Weiß einer wie der Stecker heißt den man an das Kabel machen muss um das Kabel an die Wlan Karte anschließen zu können.

lg beyoNd


----------



## chmee (24. Februar 2009)

Hmm, wenn Du doch einfach die Links gelesen hättest, die ich Dir im letzten Beitrag gegeben habe. Jetzt muß ich Dir doch etwas vorkauen  q.e.d.

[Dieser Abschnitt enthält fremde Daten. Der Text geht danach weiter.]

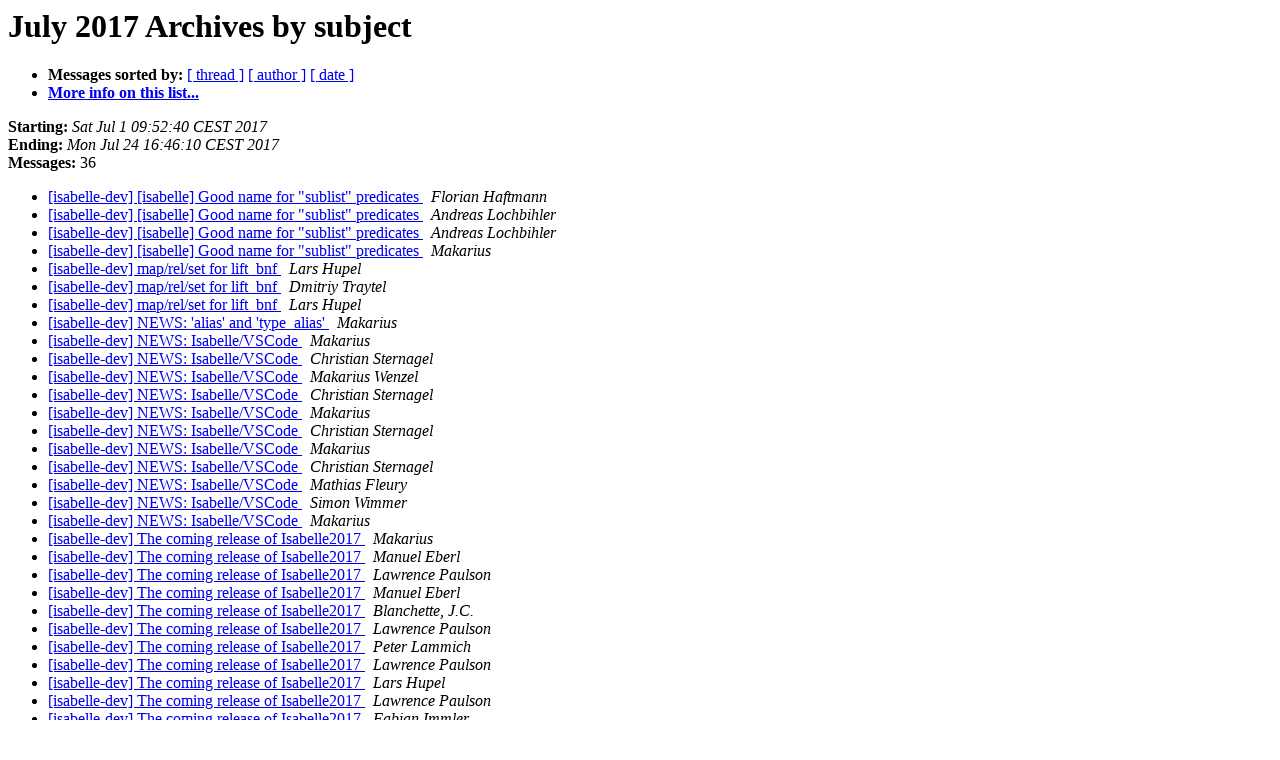

--- FILE ---
content_type: text/html
request_url: https://mailmanbroy.in.tum.de/pipermail/isabelle-dev/2017-July/subject.html
body_size: 1326
content:
<!DOCTYPE HTML PUBLIC "-//W3C//DTD HTML 4.01 Transitional//EN">
<HTML>
  <HEAD>
     <title>The isabelle-dev July 2017 Archive by subject</title>
     <META NAME="robots" CONTENT="noindex,follow">
     <META http-equiv="Content-Type" content="text/html; charset=utf-8">
  </HEAD>
  <BODY BGCOLOR="#ffffff">
      <a name="start"></A>
      <h1>July 2017 Archives by subject</h1>
      <ul>
         <li> <b>Messages sorted by:</b>
	        <a href="thread.html#start">[ thread ]</a>
		
		<a href="author.html#start">[ author ]</a>
		<a href="date.html#start">[ date ]</a>

	     <li><b><a href="https://mailman46.in.tum.de/mailman/listinfo/isabelle-dev">More info on this list...
                    </a></b></li>
      </ul>
      <p><b>Starting:</b> <i>Sat Jul  1 09:52:40 CEST 2017</i><br>
         <b>Ending:</b> <i>Mon Jul 24 16:46:10 CEST 2017</i><br>
         <b>Messages:</b> 36<p>
     <ul>

<LI><A HREF="007467.html">[isabelle-dev] [isabelle] Good name for &quot;sublist&quot; predicates
</A><A NAME="7467">&nbsp;</A>
<I>Florian Haftmann
</I>

<LI><A HREF="015935.html">[isabelle-dev] [isabelle] Good name for &quot;sublist&quot; predicates
</A><A NAME="15935">&nbsp;</A>
<I>Andreas Lochbihler
</I>

<LI><A HREF="015936.html">[isabelle-dev] [isabelle] Good name for &quot;sublist&quot; predicates
</A><A NAME="15936">&nbsp;</A>
<I>Andreas Lochbihler
</I>

<LI><A HREF="015939.html">[isabelle-dev] [isabelle] Good name for &quot;sublist&quot; predicates
</A><A NAME="15939">&nbsp;</A>
<I>Makarius
</I>

<LI><A HREF="007494.html">[isabelle-dev] map/rel/set for lift_bnf
</A><A NAME="7494">&nbsp;</A>
<I>Lars Hupel
</I>

<LI><A HREF="015955.html">[isabelle-dev] map/rel/set for lift_bnf
</A><A NAME="15955">&nbsp;</A>
<I>Dmitriy Traytel
</I>

<LI><A HREF="015956.html">[isabelle-dev] map/rel/set for lift_bnf
</A><A NAME="15956">&nbsp;</A>
<I>Lars Hupel
</I>

<LI><A HREF="007478.html">[isabelle-dev] NEWS: 'alias' and 'type_alias'
</A><A NAME="7478">&nbsp;</A>
<I>Makarius
</I>

<LI><A HREF="007468.html">[isabelle-dev] NEWS: Isabelle/VSCode
</A><A NAME="7468">&nbsp;</A>
<I>Makarius
</I>

<LI><A HREF="015929.html">[isabelle-dev] NEWS: Isabelle/VSCode
</A><A NAME="15929">&nbsp;</A>
<I>Christian Sternagel
</I>

<LI><A HREF="015930.html">[isabelle-dev] NEWS: Isabelle/VSCode
</A><A NAME="15930">&nbsp;</A>
<I>Makarius Wenzel
</I>

<LI><A HREF="015931.html">[isabelle-dev] NEWS: Isabelle/VSCode
</A><A NAME="15931">&nbsp;</A>
<I>Christian Sternagel
</I>

<LI><A HREF="015932.html">[isabelle-dev] NEWS: Isabelle/VSCode
</A><A NAME="15932">&nbsp;</A>
<I>Makarius
</I>

<LI><A HREF="015933.html">[isabelle-dev] NEWS: Isabelle/VSCode
</A><A NAME="15933">&nbsp;</A>
<I>Christian Sternagel
</I>

<LI><A HREF="015934.html">[isabelle-dev] NEWS: Isabelle/VSCode
</A><A NAME="15934">&nbsp;</A>
<I>Makarius
</I>

<LI><A HREF="015937.html">[isabelle-dev] NEWS: Isabelle/VSCode
</A><A NAME="15937">&nbsp;</A>
<I>Christian Sternagel
</I>

<LI><A HREF="015940.html">[isabelle-dev] NEWS: Isabelle/VSCode
</A><A NAME="15940">&nbsp;</A>
<I>Mathias Fleury
</I>

<LI><A HREF="015941.html">[isabelle-dev] NEWS: Isabelle/VSCode
</A><A NAME="15941">&nbsp;</A>
<I>Simon Wimmer
</I>

<LI><A HREF="015942.html">[isabelle-dev] NEWS: Isabelle/VSCode
</A><A NAME="15942">&nbsp;</A>
<I>Makarius
</I>

<LI><A HREF="007483.html">[isabelle-dev] The coming release of Isabelle2017
</A><A NAME="7483">&nbsp;</A>
<I>Makarius
</I>

<LI><A HREF="015944.html">[isabelle-dev] The coming release of Isabelle2017
</A><A NAME="15944">&nbsp;</A>
<I>Manuel Eberl
</I>

<LI><A HREF="015945.html">[isabelle-dev] The coming release of Isabelle2017
</A><A NAME="15945">&nbsp;</A>
<I>Lawrence Paulson
</I>

<LI><A HREF="015946.html">[isabelle-dev] The coming release of Isabelle2017
</A><A NAME="15946">&nbsp;</A>
<I>Manuel Eberl
</I>

<LI><A HREF="015947.html">[isabelle-dev] The coming release of Isabelle2017
</A><A NAME="15947">&nbsp;</A>
<I>Blanchette, J.C.
</I>

<LI><A HREF="015948.html">[isabelle-dev] The coming release of Isabelle2017
</A><A NAME="15948">&nbsp;</A>
<I>Lawrence Paulson
</I>

<LI><A HREF="015949.html">[isabelle-dev] The coming release of Isabelle2017
</A><A NAME="15949">&nbsp;</A>
<I>Peter Lammich
</I>

<LI><A HREF="015950.html">[isabelle-dev] The coming release of Isabelle2017
</A><A NAME="15950">&nbsp;</A>
<I>Lawrence Paulson
</I>

<LI><A HREF="015951.html">[isabelle-dev] The coming release of Isabelle2017
</A><A NAME="15951">&nbsp;</A>
<I>Lars Hupel
</I>

<LI><A HREF="015952.html">[isabelle-dev] The coming release of Isabelle2017
</A><A NAME="15952">&nbsp;</A>
<I>Lawrence Paulson
</I>

<LI><A HREF="015953.html">[isabelle-dev] The coming release of Isabelle2017
</A><A NAME="15953">&nbsp;</A>
<I>Fabian Immler
</I>

<LI><A HREF="015957.html">[isabelle-dev] The coming release of Isabelle2017
</A><A NAME="15957">&nbsp;</A>
<I>Lawrence Paulson
</I>

<LI><A HREF="015958.html">[isabelle-dev] The coming release of Isabelle2017
</A><A NAME="15958">&nbsp;</A>
<I>Manuel Eberl
</I>

<LI><A HREF="007499.html">[isabelle-dev] Towards a &quot;localized&quot; code generator
</A><A NAME="7499">&nbsp;</A>
<I>Lars Hupel
</I>

<LI><A HREF="015960.html">[isabelle-dev] Towards a &quot;localized&quot; code generator
</A><A NAME="15960">&nbsp;</A>
<I>Andreas Lochbihler
</I>

<LI><A HREF="015961.html">[isabelle-dev] Towards a &quot;localized&quot; code generator
</A><A NAME="15961">&nbsp;</A>
<I>Lars Hupel
</I>

<LI><A HREF="015962.html">[isabelle-dev] Towards a &quot;localized&quot; code generator
</A><A NAME="15962">&nbsp;</A>
<I>Andreas Lochbihler
</I>

    </ul>
    <p>
      <a name="end"><b>Last message date:</b></a> 
       <i>Mon Jul 24 16:46:10 CEST 2017</i><br>
    <b>Archived on:</b> <i>Fri Apr 12 08:42:25 CEST 2019</i>
    <p>
   <ul>
         <li> <b>Messages sorted by:</b>
	        <a href="thread.html#start">[ thread ]</a>
		
		<a href="author.html#start">[ author ]</a>
		<a href="date.html#start">[ date ]</a>
	     <li><b><a href="https://mailman46.in.tum.de/mailman/listinfo/isabelle-dev">More info on this list...
                    </a></b></li>
     </ul>
     <p>
     <hr>
     <i>This archive was generated by
     Pipermail 0.09 (Mailman edition).</i>
  </BODY>
</HTML>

> Als Koaxkabel eignet sich gut für kurze Entfernungen *RG58*. Bei längeren Entfernungen ( so ca. über 2m ) sollte man hochwertige Antennenleitungen wie Aircell, Ecoflex oder ähnliches verwenden


http://vallstedt-networks.de/Fotogalerien/quad2/index.htm

mfg chmee


----------



## beyoNd (24. Februar 2009)

Sry hab mich falsch ausgedrückt!

Ich will wissen wie der Stecker heißt den man an das Kabel machen muss um das Kabel an die Wlan Karte anschließen zu können.

lg beyoNd


----------



## beyoNd (24. Februar 2009)

Ohhh sry

Was hab ich den da für eine Frage gestellt 

Ich bin wohl zu müde.



Wollte nur wissen wie der Stecker heißt um das Koax-Kabel an die Wlan Karte anzuschließen.




lg beyoNd


----------



## chmee (25. Februar 2009)

Du meinst sicherlich SMA..

SMA - https://webshop.schneider-consultin...er-SMA-Reverse-Buchse-auf-SMA-Reverse-Stecker

weitere Links :
http://www.mydarc.de/dl7afb/projects/DECT-WIFI-Antennas.htm

mfg chmee


----------